Making the right changes
There is increasing recognition that Canada’s prescription drug policies are a national failure and that reform is long overdue. This has lead to a renewed interest in appropriate policy changes among some federal and provincial politicians. The vast majority of the population agrees that change is necessary. In 2013, asked whether prescription drugs should be covered in a national public plan (as doctors and hospital are), 78% of Canadians said yes. And 86% of respondents to the same EKOS poll supported the concept of negotiating for lower drug prices with pharmaceutical companies.
In today’s environment, where cost concerns often trump good social policy and necessary reforms, some would argue that we cannot afford full coverage in a new nationwide drug plan. While such a plan offers huge savings, there would be initial costs to establishing the structures required to implement it, particularly at the federal level where the current contribution to drug costs is negligible.
In this context we should understand what a country of Canada’s wealth is able to afford. Canada is an oddity on the international scene, because it is the only country with a national public health care plan that fails to include prescription drugs. Canada is one of only three OECD countries that cover less than half the population with public drug plans (the other two being the United States and Mexico).
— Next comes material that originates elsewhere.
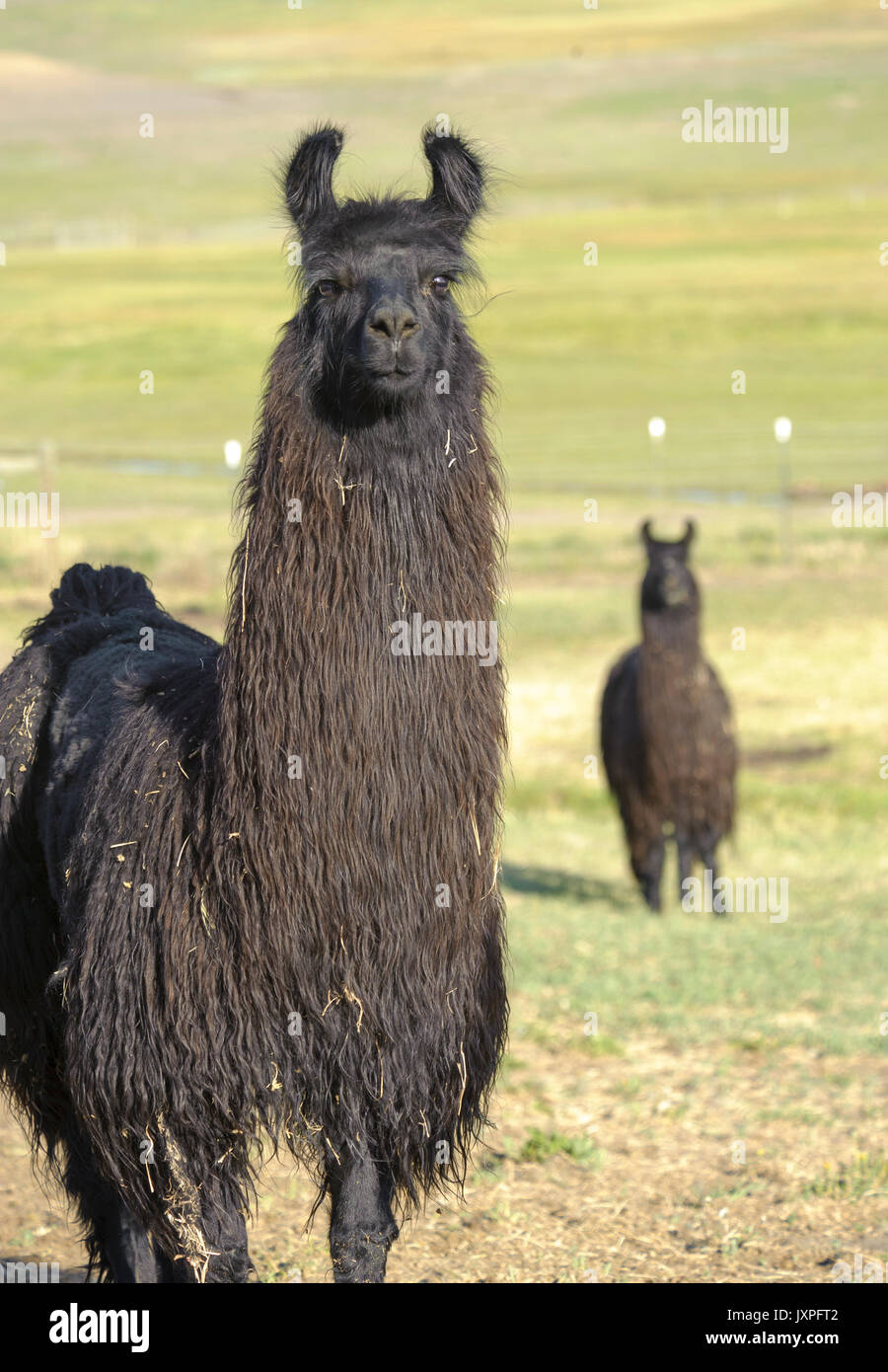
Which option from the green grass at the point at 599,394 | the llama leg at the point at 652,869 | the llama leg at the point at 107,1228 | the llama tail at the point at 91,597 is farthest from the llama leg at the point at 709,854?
the llama leg at the point at 107,1228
Let’s consider the 29 OECD countries that are already providing a national public drug plan. The list includes the U.K., France, Germany, Switzerland and Australia, but also many countries that are far less wealthy than Canada, including South Korea, Slovenia and Turkey. The main reason that other OECD countries are able to provide better drug coverage is that their public plans allow them to control expenditures on prescription drugs much better than we do. Between 2000 and 2010 the annual average growth in per capita prescription drug expenditures in Canada was 4%—nearly double the OECD average.
“Canadians pay more for their medications when compared to countries that offer a public and universal plan,” said Marc-André Gagnon, a pharmaceutical and health policy expert at Carleton University, in a 2014 paper. “Canadians’ access to medications is not as good as in other countries, and the annual cost increase makes the Canadian regime unsustainable in the long run.”
By implementing a national public drug plan, we can reap the benefits of reduced drug prices and better health while saving $11.4 billion that governments, employers and individuals are now paying for overpriced drugs. There is no reason for further delay.